The growing array of tools – powerful high-level programming languages, distributed data storage and computation, visualization tools, statistical modeling, and machine learning – along with a staggering array of big data sources, has the potential to empower people to make better and more timely decisions in science, business, and society. However, there remain fundamental barriers to practical application and acceptance of data analytics, any one of which could derail or impede its full development and contributions.

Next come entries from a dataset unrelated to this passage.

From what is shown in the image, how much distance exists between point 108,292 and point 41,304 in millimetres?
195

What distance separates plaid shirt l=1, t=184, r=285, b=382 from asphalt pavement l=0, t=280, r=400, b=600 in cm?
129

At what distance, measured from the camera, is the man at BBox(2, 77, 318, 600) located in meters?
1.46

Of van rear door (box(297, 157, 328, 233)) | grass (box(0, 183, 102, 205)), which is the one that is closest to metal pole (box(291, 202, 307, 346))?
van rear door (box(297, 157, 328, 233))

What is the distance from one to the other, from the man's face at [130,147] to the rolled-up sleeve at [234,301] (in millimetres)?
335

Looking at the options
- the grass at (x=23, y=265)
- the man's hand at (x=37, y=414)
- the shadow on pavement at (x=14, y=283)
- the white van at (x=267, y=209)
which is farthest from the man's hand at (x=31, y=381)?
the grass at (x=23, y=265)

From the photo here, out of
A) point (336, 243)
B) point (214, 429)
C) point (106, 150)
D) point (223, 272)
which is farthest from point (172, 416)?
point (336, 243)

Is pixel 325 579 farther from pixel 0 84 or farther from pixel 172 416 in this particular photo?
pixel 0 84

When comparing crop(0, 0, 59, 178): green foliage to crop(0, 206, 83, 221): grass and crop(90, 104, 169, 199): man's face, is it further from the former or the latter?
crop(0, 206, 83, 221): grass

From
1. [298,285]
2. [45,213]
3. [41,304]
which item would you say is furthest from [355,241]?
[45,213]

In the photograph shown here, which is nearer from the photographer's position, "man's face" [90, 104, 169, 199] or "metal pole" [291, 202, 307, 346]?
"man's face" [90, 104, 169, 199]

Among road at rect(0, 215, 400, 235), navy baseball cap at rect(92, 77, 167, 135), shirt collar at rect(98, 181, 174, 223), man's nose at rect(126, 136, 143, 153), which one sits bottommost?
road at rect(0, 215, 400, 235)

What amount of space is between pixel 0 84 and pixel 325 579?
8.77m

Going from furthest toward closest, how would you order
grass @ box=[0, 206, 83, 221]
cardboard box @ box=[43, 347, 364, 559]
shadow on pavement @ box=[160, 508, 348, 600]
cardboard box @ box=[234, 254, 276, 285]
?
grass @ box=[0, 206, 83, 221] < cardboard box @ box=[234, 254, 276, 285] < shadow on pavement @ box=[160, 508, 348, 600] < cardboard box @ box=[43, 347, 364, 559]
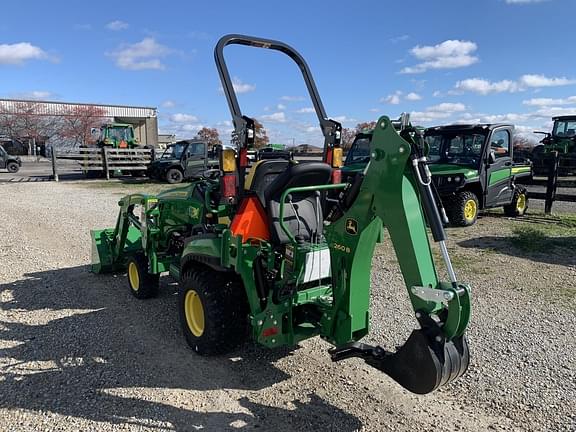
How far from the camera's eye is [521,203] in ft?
35.7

DART research will systematically investigate key aspects of these three barriers and develop novel, integrated solutions to address them by operating as a true, multi-institution, multi-disciplinary data science research center, in which faculty and students from campuses across the state work together on targeted problems important to the research community and the economy of Arkansas.
Big Data Management
Before data streams and datasets can be used in the many kinds of learning models, they are often manually curated, or at the least, curated for a specific problem. We still rely on hosts of analysts to assess the content and quality of source data, engineer features, define and transform data models, annotate training data, and track data processes and movement.
Security and Privacy
Government agencies and private entities collect and integrate large amounts of data, process it in real-time, and deliver products or services based on these data to consumers and constituents. There are increasing worries that both the acquisition and subsequent application of big data analytics are not secure or well-managed. This can create a risk of privacy breaches, enable discrimination, and negatively impact diversity in our society.
Machine learning models often sacrifice interpretability for predictive power and are difficult to generalize beyond their training and test data. But interpretability and generalizability of trained models is critical in many decision-making systems and/or processes, especially when learning from multi-modal and heterogeneous big data sources. There is a continuing to need to better balance the predictive power of complex machine learning models with the strengths of statistical models to better configure deep learning models to allow humans to see the reasoning behind the predictions.